**Document segment**
□ □ □ □ □ □ □

Karen Sikes and her husband David met Travis Meadows through a friend in 2012. But Meadows, a Nashville songwriter who has penned cuts for Dierks Bentley, Jake Owen, and Eric Church, among many others, was distinct among all the other artists they’d met. “His music touches every part of you,” Sikes, who lives in Atlanta, says. Over nearly a decade, she and many others connected to Meadows’ vulnerable songs of weakness and hope, pain and resolution, becoming fans and more than fans. When Meadows would come to town on his modest, small-venue tours, he and his wife would stay with her family. Her kids have grown up with him, and when she has a bad day, she plays his song “Better Boat,” which Kenny Chesney cut in 2018 for his record Songs for the Saints, on repeat. She even had some of its lyrics tattooed on her back. “From that moment we just went all in on his music,” she says.
But despite the fact that Meadows has fans around the world—just poke around his private artist Facebook page to find check-ins both foreign and domestic—he’s not especially well known outside of core songwriter circles, and he remains one of your favorite artist’s favorite artists. So when a sudden medical emergency and its resulting complications sidelined him in late February 2021, there was little fanfare and even less awareness. A humble YouTube video, filmed and posted by himself on March 9, was simply to let his friends and fans (a blurry line, if ever there was one) know that he was OK. “I’m alive, I’m good, and I’m so grateful for your support,” he said, his voice faint and halting. “You make me want to keep trying.”
“People had been asking, ‘What can we do?’” says Sikes of her small community of Meadows fans. His songs meant so much to their group. So she, through Meadows’ wife Katy, received his blessing to launch a GoFundMe on his behalf to cover medical bills related to an unexpected 11-day hospital stay. Sikes, with her husband and four other fans, dubbed themselves the Fund(Risers), a play on Meadows’ song “Riser,” which Bentley cut in 2014 as the titular track to his record, later naming his summer tour after it, where its message of determination and overcoming seemed especially poignant under the circumstances. The group set to work on a modest endeavor for a modest man, and Sikes herself says that while she hoped some of the people who had garnered success off Meadows’ work might contribute, “We weren’t counting on that.” Rather, it was a grassroots initiative, a small-dollar affair.
The results, however, have been anything but small.

□ □ □ □ □ □ □

**Provided records**

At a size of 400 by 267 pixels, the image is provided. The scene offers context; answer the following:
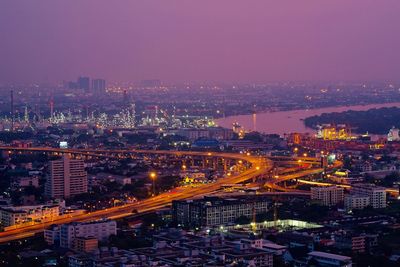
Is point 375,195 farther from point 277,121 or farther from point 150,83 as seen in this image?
point 150,83

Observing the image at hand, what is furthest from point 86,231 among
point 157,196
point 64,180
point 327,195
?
point 64,180

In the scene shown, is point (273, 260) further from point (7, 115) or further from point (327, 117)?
point (7, 115)

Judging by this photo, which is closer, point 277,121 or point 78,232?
point 78,232

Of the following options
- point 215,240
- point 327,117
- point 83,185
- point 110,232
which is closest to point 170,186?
point 83,185

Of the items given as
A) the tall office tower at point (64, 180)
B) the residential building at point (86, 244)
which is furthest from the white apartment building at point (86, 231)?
the tall office tower at point (64, 180)

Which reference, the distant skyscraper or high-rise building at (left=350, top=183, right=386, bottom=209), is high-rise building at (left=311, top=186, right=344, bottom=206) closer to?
high-rise building at (left=350, top=183, right=386, bottom=209)
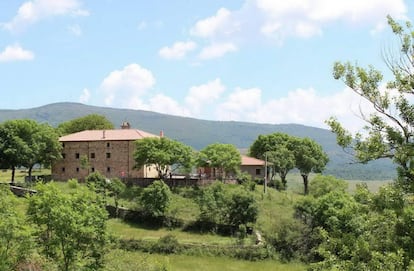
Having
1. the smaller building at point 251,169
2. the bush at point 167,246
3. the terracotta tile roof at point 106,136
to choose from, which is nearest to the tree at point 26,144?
the terracotta tile roof at point 106,136

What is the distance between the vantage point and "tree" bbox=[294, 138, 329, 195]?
251 ft

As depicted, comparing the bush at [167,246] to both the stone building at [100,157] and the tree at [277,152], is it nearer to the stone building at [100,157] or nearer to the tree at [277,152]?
the stone building at [100,157]

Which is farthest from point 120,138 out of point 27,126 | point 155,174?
point 27,126

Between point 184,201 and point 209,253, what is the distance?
1207 cm

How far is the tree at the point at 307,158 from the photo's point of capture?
76.6 m

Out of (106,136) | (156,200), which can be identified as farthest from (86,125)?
(156,200)

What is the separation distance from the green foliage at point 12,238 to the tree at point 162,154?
103 feet

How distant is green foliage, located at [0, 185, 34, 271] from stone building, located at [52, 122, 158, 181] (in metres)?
37.7

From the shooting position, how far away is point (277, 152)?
74062 mm

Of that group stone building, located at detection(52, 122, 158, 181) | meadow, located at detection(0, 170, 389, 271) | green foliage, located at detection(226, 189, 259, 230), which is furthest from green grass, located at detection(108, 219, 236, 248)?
stone building, located at detection(52, 122, 158, 181)

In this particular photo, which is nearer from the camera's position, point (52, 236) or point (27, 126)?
point (52, 236)

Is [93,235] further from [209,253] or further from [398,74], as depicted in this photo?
[398,74]

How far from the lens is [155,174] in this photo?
67562 mm

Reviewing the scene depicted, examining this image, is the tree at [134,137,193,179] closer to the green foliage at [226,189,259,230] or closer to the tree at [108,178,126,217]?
the tree at [108,178,126,217]
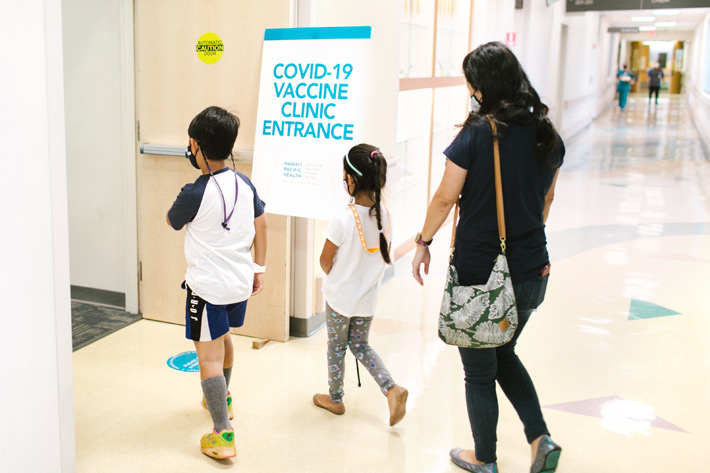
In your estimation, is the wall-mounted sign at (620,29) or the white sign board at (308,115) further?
the wall-mounted sign at (620,29)

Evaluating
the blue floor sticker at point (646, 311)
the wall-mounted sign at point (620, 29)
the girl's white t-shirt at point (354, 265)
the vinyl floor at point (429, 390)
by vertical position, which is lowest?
the vinyl floor at point (429, 390)

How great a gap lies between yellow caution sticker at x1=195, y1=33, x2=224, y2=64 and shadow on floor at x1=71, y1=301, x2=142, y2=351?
156 centimetres

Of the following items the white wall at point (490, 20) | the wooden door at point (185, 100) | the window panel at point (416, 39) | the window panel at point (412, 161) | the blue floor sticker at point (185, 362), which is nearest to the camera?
the blue floor sticker at point (185, 362)

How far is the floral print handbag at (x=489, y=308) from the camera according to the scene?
220 centimetres

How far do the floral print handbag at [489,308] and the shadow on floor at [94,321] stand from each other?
2.26 metres

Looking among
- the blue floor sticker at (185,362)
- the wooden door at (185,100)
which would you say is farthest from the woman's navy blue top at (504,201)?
the blue floor sticker at (185,362)

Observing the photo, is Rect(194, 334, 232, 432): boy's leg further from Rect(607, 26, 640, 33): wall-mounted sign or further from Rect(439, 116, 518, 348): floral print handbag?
Rect(607, 26, 640, 33): wall-mounted sign

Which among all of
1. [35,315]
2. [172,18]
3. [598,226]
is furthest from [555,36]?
[35,315]

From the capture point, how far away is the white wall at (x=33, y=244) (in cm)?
202

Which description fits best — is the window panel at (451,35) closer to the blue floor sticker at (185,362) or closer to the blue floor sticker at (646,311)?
the blue floor sticker at (646,311)

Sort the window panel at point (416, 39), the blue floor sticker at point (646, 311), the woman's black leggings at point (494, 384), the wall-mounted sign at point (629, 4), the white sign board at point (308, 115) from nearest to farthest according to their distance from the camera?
1. the woman's black leggings at point (494, 384)
2. the white sign board at point (308, 115)
3. the blue floor sticker at point (646, 311)
4. the window panel at point (416, 39)
5. the wall-mounted sign at point (629, 4)

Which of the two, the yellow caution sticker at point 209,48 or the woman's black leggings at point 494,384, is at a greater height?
the yellow caution sticker at point 209,48

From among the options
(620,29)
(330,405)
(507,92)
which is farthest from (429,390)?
(620,29)

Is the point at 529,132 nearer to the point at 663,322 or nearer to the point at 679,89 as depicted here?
the point at 663,322
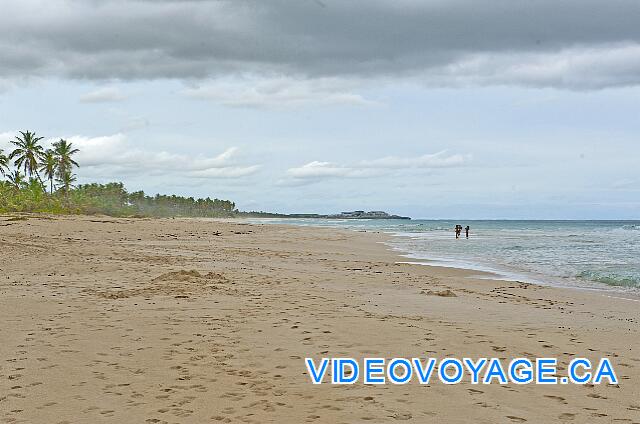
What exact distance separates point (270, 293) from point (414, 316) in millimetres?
4037

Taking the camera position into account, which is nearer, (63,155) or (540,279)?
(540,279)

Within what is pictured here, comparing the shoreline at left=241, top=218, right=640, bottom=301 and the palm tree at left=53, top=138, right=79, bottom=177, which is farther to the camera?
the palm tree at left=53, top=138, right=79, bottom=177

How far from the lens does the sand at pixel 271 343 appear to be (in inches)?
228

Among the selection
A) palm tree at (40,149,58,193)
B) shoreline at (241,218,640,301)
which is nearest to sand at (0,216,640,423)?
shoreline at (241,218,640,301)

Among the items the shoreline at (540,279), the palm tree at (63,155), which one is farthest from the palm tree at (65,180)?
the shoreline at (540,279)

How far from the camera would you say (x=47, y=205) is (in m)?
83.8

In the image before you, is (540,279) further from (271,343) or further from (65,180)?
(65,180)

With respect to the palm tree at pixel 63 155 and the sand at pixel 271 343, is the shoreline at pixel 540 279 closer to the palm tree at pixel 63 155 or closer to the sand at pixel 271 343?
the sand at pixel 271 343

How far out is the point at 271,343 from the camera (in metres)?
8.48

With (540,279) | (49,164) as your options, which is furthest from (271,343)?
(49,164)

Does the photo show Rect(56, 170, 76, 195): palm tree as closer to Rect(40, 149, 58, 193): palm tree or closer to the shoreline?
Rect(40, 149, 58, 193): palm tree

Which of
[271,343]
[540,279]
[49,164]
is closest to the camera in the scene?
[271,343]

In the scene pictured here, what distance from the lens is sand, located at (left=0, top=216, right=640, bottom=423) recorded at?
5.79m

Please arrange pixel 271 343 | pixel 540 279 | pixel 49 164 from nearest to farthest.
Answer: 1. pixel 271 343
2. pixel 540 279
3. pixel 49 164
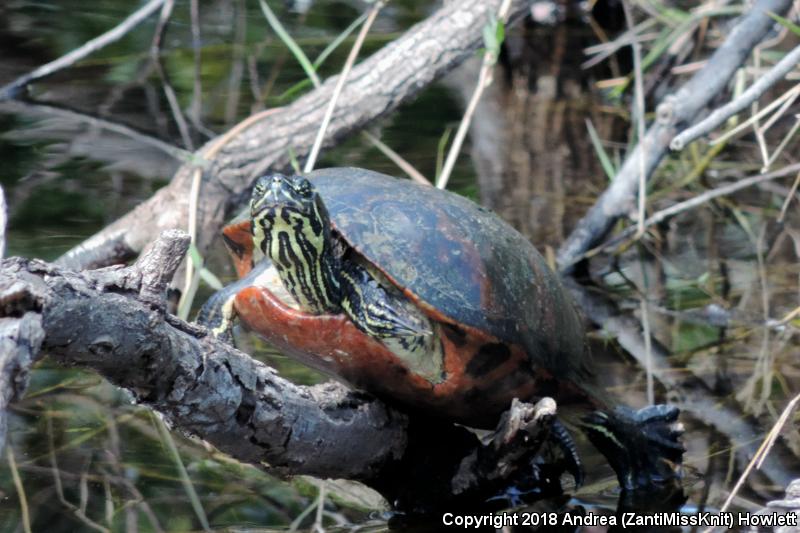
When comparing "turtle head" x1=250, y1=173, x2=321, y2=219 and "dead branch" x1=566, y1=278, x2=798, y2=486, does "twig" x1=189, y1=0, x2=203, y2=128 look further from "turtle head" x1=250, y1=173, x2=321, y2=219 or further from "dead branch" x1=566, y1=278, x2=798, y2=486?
"turtle head" x1=250, y1=173, x2=321, y2=219

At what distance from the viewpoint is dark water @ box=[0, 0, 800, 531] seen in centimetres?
221

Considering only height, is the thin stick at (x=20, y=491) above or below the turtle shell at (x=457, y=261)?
below

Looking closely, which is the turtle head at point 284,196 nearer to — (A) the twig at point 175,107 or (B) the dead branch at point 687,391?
(B) the dead branch at point 687,391

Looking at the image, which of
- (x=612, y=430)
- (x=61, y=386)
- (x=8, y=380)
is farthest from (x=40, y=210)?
(x=8, y=380)

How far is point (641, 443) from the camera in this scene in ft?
7.59

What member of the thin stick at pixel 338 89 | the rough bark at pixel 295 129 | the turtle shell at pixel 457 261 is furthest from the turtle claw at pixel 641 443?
the rough bark at pixel 295 129

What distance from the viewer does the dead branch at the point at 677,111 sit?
3.28m

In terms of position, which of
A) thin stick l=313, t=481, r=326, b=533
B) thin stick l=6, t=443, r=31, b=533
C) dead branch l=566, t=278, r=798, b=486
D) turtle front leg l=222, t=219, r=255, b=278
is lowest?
dead branch l=566, t=278, r=798, b=486

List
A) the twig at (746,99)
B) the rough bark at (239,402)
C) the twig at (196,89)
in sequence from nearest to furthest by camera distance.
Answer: the rough bark at (239,402) < the twig at (746,99) < the twig at (196,89)

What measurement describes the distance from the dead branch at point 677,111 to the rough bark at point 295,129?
67 centimetres

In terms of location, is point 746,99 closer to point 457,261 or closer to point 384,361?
point 457,261

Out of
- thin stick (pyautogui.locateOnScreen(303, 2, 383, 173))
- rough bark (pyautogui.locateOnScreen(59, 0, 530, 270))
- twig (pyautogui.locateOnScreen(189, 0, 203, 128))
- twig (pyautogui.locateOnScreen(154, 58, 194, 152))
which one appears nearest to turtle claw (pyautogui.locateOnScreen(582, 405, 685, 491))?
thin stick (pyautogui.locateOnScreen(303, 2, 383, 173))

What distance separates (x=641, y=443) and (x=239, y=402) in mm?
1015

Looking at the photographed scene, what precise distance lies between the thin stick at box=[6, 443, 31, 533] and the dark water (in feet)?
0.04
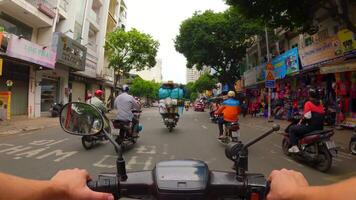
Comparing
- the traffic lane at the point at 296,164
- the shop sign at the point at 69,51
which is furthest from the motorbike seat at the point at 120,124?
the shop sign at the point at 69,51

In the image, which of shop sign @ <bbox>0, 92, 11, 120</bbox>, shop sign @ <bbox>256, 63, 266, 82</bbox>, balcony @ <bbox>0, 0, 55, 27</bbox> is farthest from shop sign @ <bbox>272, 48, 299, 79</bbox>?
shop sign @ <bbox>0, 92, 11, 120</bbox>

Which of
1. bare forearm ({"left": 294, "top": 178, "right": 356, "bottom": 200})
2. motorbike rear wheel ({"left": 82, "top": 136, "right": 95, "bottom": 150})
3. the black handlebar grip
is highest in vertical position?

□ □ □ □ □ □ □

**Activities**
A - According to the article about Travis Meadows, how long was the unexpected hospital stay whose medical bills the GoFundMe was meant to cover?
B - Continue the article about Travis Meadows from the point where it stops.
The lines that come after the article are separate material and have no connection to it.

**Your responses**
A - 11 days.

B -
Launched at 9 p.m. on Wednesday, March 17, with a seemingly exorbitant number of $20,000, it raised $5,000 in the first hour alone. Sikes was frantically texting with Meadows throughout on whether to reign in a seemingly breakaway train. It crested the initial goal, which was raised, and then raised, and then raised again. “It really has just gone crazy,” she says. At the time of this writing, it’s over $125,000 with no signs of slowing.
The initial goal of covering some medical bills has now been stretched to accommodate loss of income and speech therapy at nearby Vanderbilt Speech Center. After all, while Meadows’ songs have been cut by some of the biggest artists in country music, “Unless they go number one,” Sikes says, “you’re not getting a ton.”
While plenty of everyday people have contributed their widow’s mites to Meadows’ recovery fund, there have been a few particularly large donations. Bentley and Chesney both confirmed through reps donations made under their names for $10,000 each, and while Owen would neither confirm nor deny a $5,000 donation made in his name through a rep, he did offer his best to Meadows. “Jake is tremendously saddened by Travis’s health challenges and is hoping for him to recover fully and get back to being the creative force that he is,” wrote Keith Gale of Good Company Entertainment. Anonymous donations have ranged in amounts up to five figures.
For now, Sikes says the goal will no longer be raised—really more a formality than anything—but the fund will remain open for donations through a planned benefit on April 8 at Nashville venue 3rd and Lindsley. “The bills will be ongoing,” she says of the Meadows’ road to recovery.
Meadows’ reps were not able to connect the musician with Sounds Like Nashville at the time of writing, but under the circumstances, it’s understandable. Therefore, we quote he own words from his video to friends and fans on his status, as serious as it is. “Every day all of this feels like it is a little more alive,” he said, pausing to swallow and sip some water. “Not as quick as I want it to be, [but] little by little, I’ll get there.”